TRAVAIL À FAIRE>
Dans l'extrait choisi sur Leivick, qu'a fait Bassanov au milieu des cadavres de la famille juive qu'il venait de massacrer ?

EXTRAIT CHOISI>
────────────────────

Pourtant, « se souvenir » ou « relater » ne suffisent pas, puisque Leivick ajoute à ses préoccupations un devoir de « revivre », qui dépasse les deux autres. D’autant qu’il justifie cette entreprise par le souci d’expliquer, à travers une histoire personnelle révolue, tout le cheminement d’une histoire collective et bien actuelle (cf. la phrase qui suit immédiatement l’incipit : « Je veux me remémorer pour jeter une lueur, fût-elle obscure, sur le destin et les épreuves devant lesquels se trouve l’homme d’aujourd’hui. » p. 20).
De plus cette recherche d’explication, de causalité, de sens, s’appuie moins sur des « événements » ou des « faits » que sur des scènes ou des tableaux.
Lecture de trois extraits (n°6, p. 244-245 ; n°7, p. 370-371 ; n° 8, p. 454-455)
Ces trois passages paraissent traités comme des scènes de théâtre plutôt que des récits. Ils se présentent essentiellement sous forme de dialogues, surgissant le plus souvent dans le texte sans annonce, ni incise, ni commentaire d’un quelconque narrateur. La narration se borne alors à des sortes de didascalies (« et Slava esquisse comme un pas de danse », p. 37).
Le dialogue est la forme qui correspond sans doute mieux, pour le dramaturge qu’a été Leivick, à l’ambition de « revivre » et donc de redonner vie aux débats et aux sentiments qui l’ont agité cinquante ans plus tôt, en les mettant en scène et, surtout, en paroles. Mais aussi, elle est celle qui actualise le mieux le discours dans un éternel présent, sans pour cela vouloir rester dans le cadre strict du quotidien. D’où ces incursions fréquentes du fantastique. Ainsi, dans le premier extrait (p. 244-245), voit-il le Christ descendre de sa croix et vouloir « devenir un bagnard comme les autres », renoncer à sa divinité, las d’être éternellement crucifié et de voir « les Bassanov de toutes les générations » prétendre assassiner en son nom. Bassanov est en effet ce pogromiste qui, après avoir massacré une famille juive à coups de hache, a mangé au milieu des cadavres un gâteau de shabbat qu’il a trouvé « délicieux ». Il ne se sépare jamais de son Évangile, et reste persuadé que Dieu lui a pardonné. Dans le délire de la fièvre, Leivick voit pourtant ce personnage à son chevet.
C’est sans doute une nouvelle occasion pour l’écrivain d’user d’ironie blasphématoire, en plaçant dans la bouche du Christ une tirade qui remet violemment en cause tous les fondements du christianisme, largement impliqué dans la longue et triste histoire de l’antisémitisme.

────────────────────

MATÉRIEL FOURNI>
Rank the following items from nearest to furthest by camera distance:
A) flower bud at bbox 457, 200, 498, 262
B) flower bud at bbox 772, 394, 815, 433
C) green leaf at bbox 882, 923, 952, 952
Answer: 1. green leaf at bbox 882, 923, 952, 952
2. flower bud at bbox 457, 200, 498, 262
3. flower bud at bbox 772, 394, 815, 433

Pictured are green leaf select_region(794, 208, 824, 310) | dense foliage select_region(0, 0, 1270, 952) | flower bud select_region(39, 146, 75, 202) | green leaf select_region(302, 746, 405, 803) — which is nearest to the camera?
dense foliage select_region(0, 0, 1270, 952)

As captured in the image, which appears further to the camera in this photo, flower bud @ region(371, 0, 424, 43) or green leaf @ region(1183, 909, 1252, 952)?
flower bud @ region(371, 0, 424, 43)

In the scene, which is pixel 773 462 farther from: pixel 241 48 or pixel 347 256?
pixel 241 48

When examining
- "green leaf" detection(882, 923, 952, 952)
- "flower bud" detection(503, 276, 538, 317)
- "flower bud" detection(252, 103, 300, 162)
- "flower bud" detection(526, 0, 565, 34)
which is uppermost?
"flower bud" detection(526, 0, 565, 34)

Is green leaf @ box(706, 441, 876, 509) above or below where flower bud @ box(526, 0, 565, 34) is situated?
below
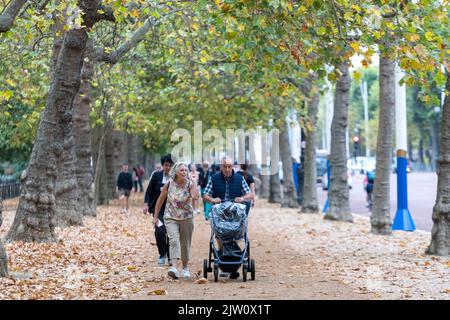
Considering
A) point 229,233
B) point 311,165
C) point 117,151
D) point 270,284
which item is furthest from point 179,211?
point 117,151

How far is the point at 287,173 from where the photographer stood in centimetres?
3647

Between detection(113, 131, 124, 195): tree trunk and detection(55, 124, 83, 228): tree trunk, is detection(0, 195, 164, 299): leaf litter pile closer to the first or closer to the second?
detection(55, 124, 83, 228): tree trunk

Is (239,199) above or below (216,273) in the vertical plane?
above

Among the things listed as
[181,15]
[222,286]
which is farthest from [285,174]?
[222,286]

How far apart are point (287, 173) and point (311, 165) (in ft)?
16.6

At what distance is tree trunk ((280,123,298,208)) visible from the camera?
36.4 meters

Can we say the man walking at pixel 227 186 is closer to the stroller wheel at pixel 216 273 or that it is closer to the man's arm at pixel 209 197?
the man's arm at pixel 209 197

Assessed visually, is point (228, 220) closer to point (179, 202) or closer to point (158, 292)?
point (179, 202)

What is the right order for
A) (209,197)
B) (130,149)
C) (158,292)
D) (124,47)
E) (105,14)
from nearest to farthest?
Answer: (158,292) → (209,197) → (105,14) → (124,47) → (130,149)

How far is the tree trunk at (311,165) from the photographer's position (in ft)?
102

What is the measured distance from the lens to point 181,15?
17219mm

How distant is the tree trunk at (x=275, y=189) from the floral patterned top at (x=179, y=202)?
1156 inches

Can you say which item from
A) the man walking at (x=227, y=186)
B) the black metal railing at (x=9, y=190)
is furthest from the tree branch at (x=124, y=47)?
the black metal railing at (x=9, y=190)
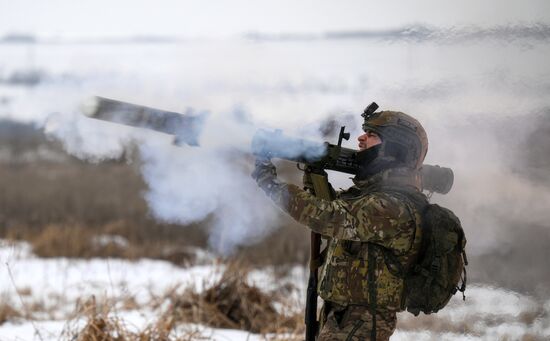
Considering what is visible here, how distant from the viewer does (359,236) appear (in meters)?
3.01

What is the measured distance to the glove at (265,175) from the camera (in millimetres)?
3121

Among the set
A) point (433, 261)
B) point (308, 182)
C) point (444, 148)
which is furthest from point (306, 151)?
point (444, 148)

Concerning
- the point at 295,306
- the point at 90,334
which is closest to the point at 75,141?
the point at 90,334

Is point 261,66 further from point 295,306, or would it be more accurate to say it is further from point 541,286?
point 541,286

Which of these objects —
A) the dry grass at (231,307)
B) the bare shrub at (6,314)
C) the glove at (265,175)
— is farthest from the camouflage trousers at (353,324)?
the bare shrub at (6,314)

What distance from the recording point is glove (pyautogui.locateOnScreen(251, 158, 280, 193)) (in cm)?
312

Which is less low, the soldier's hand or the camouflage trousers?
the soldier's hand

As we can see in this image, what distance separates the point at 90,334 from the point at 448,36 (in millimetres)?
3866

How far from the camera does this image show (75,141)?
447 cm

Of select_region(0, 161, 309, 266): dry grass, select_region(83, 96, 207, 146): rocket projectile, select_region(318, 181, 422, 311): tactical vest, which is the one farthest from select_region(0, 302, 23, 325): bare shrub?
select_region(318, 181, 422, 311): tactical vest

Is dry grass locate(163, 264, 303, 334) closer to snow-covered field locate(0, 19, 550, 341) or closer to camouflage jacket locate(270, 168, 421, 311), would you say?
snow-covered field locate(0, 19, 550, 341)

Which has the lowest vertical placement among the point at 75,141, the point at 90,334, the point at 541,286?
the point at 90,334

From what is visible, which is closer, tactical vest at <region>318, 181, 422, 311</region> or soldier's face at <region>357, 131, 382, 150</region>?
tactical vest at <region>318, 181, 422, 311</region>

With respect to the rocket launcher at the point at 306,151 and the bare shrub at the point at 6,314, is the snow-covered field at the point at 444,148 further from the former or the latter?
the rocket launcher at the point at 306,151
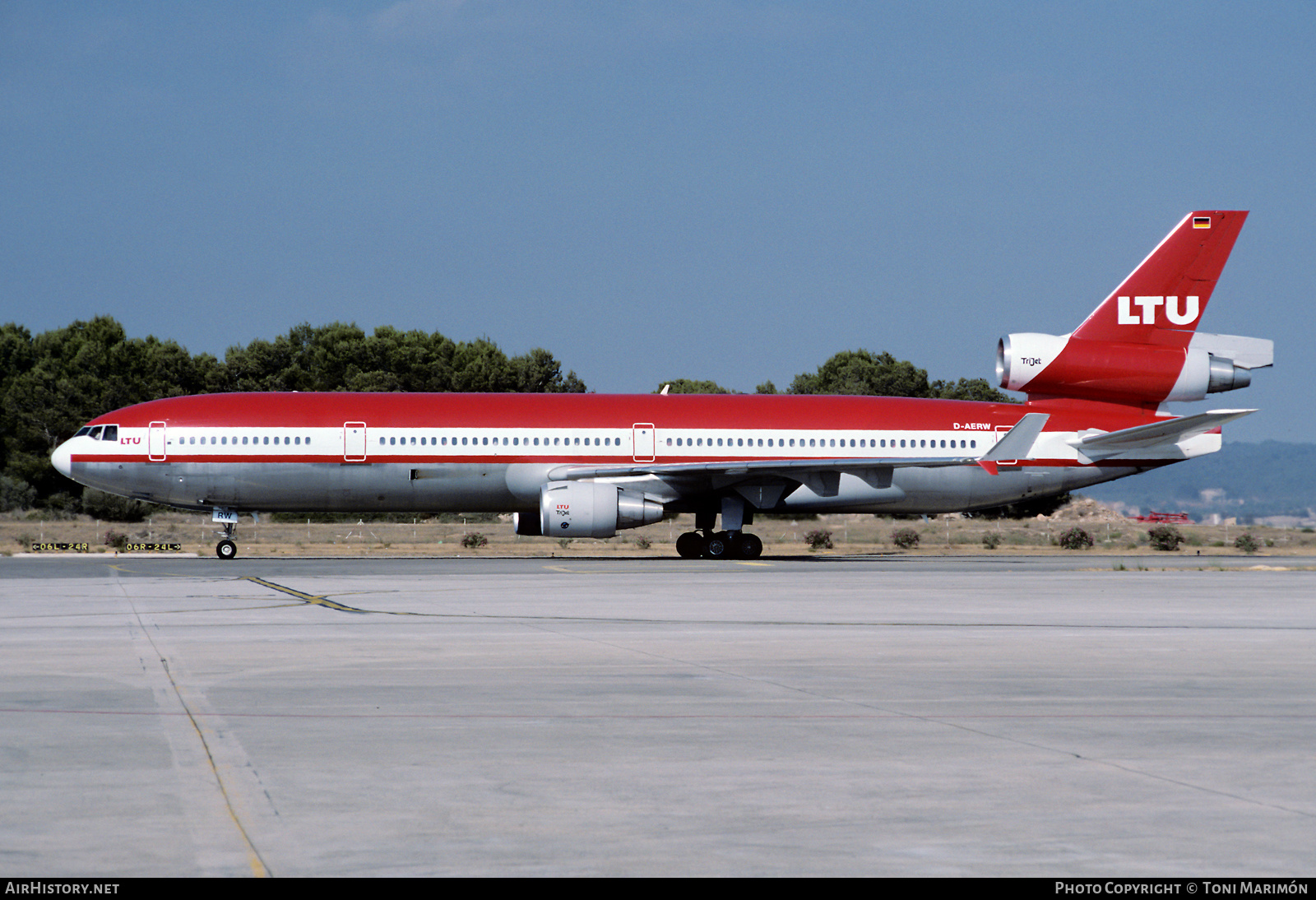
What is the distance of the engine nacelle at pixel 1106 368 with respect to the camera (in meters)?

────────────────────

RÉSULTAT OBTENU>
Il a mangé un gâteau de shabbat, qu'il a trouvé « délicieux ».